### PASSAGE
Chairman of PRAJA Inc and Harvey C Fruehauf Professor of Business Administration of the University of Michigan, C K Prahalad was in Ahmedabad on Friday to attend an interactive session with the members of the Top Management Forum of the Ahmedabad Management Association.
Later he addressed corporate bigwigs and management students and faculties at the Indian Institute of Management, Ahmedabad.
Prahalad told Joydeep Ray that besides Infosys and Wipro, there are at least 20 Indian companies already achieved global proportions.
With stock markets booming, the economy growing fast and companies reporting excellent results, there is currently a great deal of euphoria in the country. Is this only a short-term phenomenon?
I do not think it is a short-term phenomenon, rather I strongly believe that market is going to become more exciting in the coming months. With the market in bullish mode, a large number of global companies now may show interest in India. This is not a good piece of news for the Indian companies; but for consumers, it is great news.
There is a major concern in the west about BPO jobs coming to India--to what extent should we be worried about the protectionist trend and what should we do about it?
I think there is nothing much to worry about the protectionist noises being made in the West as it will slowly die down. Let us do a simple thing--just collect the money from the BPO jobs and shut up, no hype and tall claims like we are the software superpower or so.
Few Indian manufacturing companies have shown the ability to compete in the global market. Do you think this is still an isolated phenomena?
Once again I disagree with this idea as in the next few years we are going to witness more manufacturing companies from India coming up with the ability to compete in the global market and the game has just begun.
While listing companies such as Bharat Forge or Sundram Fasteners in this category, one also needs to add pharmaceutical companies in this list which are growing everyday.
Do you believe that any Indian company, say Infosys or even a Wipro as truly global today?
Yes, both these companies are truly global and there should not be any doubt. I see at least 20 other Indian companies being considered as global companies, like say, Mahindra & Mahindra. Even Tata Motors which sells its Indica cars to Rover, caters to the demands of the global market.
What do you see lacking in Indian B-schools today?
Though the Indian B-schools such as IIM-Bangalore or IIM-Ahmedabad are doing extremely great job with extraordinary knowledge-rich pool of students and faculty.
But there is one thing lacking--their poor record in research and publications. I do not know why but in comparison to international B-schools like Wharton or Leeds, students and faculties from the Indian B-schools are not showing much interest in research and publications.

### TASK LIST
A. Retype the part of the interview starting at "I think there" and ending at "are growing everyday.".
B. Answer these questions from the interview:
(i) At which institute did Prahalad address corporate bigwigs, management students and faculties?
(ii) To which company does Tata Motors sell its Indica cars?
(iii) Which two international B-schools does Prahalad compare the Indian B-schools with?
The data that follows isn't needed for any of this work.

### SUPPLIED INFORMATION

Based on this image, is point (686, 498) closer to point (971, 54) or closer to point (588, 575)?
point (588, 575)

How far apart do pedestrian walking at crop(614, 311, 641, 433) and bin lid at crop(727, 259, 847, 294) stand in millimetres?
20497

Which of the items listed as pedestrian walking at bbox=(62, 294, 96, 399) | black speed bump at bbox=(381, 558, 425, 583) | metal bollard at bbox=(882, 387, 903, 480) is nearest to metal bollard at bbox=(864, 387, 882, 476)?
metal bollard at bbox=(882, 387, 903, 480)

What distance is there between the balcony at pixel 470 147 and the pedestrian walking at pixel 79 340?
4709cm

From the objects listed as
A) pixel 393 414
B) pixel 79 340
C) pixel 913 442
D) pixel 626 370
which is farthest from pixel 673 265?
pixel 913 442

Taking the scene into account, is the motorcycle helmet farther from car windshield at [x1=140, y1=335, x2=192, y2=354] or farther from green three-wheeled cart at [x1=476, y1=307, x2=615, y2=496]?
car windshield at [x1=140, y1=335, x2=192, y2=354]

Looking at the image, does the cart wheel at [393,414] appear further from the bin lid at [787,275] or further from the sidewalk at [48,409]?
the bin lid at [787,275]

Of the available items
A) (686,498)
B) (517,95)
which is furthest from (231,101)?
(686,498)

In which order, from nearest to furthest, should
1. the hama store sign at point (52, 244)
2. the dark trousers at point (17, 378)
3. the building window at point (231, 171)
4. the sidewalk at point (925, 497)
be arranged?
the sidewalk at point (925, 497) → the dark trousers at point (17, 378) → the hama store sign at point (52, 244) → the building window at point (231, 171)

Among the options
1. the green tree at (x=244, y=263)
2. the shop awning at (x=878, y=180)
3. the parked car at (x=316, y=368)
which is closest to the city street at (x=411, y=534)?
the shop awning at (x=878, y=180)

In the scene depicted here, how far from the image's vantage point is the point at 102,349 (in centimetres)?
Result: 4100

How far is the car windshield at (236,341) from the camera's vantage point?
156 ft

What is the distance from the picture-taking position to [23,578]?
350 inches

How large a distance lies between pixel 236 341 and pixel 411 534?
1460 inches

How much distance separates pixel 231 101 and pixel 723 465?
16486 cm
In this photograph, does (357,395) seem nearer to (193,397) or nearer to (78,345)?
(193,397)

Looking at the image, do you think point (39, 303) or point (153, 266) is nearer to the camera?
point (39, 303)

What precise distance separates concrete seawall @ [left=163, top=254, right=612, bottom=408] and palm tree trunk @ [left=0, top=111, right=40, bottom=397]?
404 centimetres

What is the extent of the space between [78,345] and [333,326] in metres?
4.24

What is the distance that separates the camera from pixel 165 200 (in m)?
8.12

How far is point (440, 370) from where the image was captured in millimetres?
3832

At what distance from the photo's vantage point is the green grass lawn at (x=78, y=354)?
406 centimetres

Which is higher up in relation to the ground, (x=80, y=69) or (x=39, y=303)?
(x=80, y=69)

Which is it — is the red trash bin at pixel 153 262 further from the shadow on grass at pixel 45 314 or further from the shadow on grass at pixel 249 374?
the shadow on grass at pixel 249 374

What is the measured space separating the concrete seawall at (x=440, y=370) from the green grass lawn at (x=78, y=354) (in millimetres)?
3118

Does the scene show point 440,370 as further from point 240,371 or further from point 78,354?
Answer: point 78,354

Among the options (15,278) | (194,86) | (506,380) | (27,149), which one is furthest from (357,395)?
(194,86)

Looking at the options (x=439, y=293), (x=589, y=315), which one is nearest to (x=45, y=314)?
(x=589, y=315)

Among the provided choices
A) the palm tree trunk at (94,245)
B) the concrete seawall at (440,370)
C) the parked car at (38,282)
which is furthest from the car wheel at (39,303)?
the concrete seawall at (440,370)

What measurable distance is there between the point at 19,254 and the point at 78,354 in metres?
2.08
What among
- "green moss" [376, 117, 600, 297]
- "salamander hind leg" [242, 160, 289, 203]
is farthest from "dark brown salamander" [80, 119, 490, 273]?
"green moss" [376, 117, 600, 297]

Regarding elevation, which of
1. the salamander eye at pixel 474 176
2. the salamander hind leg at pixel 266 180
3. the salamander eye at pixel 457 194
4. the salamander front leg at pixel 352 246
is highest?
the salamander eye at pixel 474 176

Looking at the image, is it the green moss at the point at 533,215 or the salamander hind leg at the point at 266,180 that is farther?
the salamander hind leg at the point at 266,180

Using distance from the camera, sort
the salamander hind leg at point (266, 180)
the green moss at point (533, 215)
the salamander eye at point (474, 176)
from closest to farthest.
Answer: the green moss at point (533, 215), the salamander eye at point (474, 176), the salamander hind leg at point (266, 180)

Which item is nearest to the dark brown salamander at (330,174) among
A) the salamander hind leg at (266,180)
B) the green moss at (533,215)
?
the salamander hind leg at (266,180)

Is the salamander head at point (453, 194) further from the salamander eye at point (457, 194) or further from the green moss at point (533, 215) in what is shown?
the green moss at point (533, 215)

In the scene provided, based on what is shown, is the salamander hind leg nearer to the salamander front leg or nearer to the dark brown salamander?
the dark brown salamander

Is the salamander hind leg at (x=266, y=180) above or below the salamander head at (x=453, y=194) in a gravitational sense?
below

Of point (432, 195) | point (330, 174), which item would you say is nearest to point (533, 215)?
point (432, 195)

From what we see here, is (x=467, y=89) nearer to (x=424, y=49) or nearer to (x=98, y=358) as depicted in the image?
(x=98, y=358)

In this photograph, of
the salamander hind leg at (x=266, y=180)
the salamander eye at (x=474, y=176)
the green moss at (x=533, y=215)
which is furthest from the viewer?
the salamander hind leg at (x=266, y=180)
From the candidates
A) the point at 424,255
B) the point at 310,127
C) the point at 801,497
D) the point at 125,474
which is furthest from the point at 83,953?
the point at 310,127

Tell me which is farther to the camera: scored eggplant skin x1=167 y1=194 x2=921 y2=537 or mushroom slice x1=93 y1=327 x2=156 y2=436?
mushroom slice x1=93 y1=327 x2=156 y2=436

### PER-TASK OUTPUTS
A.
I think there is nothing much to worry about the protectionist noises being made in the West as it will slowly die down. Let us do a simple thing--just collect the money from the BPO jobs and shut up, no hype and tall claims like we are the software superpower or so.
Few Indian manufacturing companies have shown the ability to compete in the global market. Do you think this is still an isolated phenomena?
Once again I disagree with this idea as in the next few years we are going to witness more manufacturing companies from India coming up with the ability to compete in the global market and the game has just begun.
While listing companies such as Bharat Forge or Sundram Fasteners in this category, one also needs to add pharmaceutical companies in this list which are growing everyday.

B.
(i) The Indian Institute of Management, Ahmedabad
(ii) Rover
(iii) Wharton and Leeds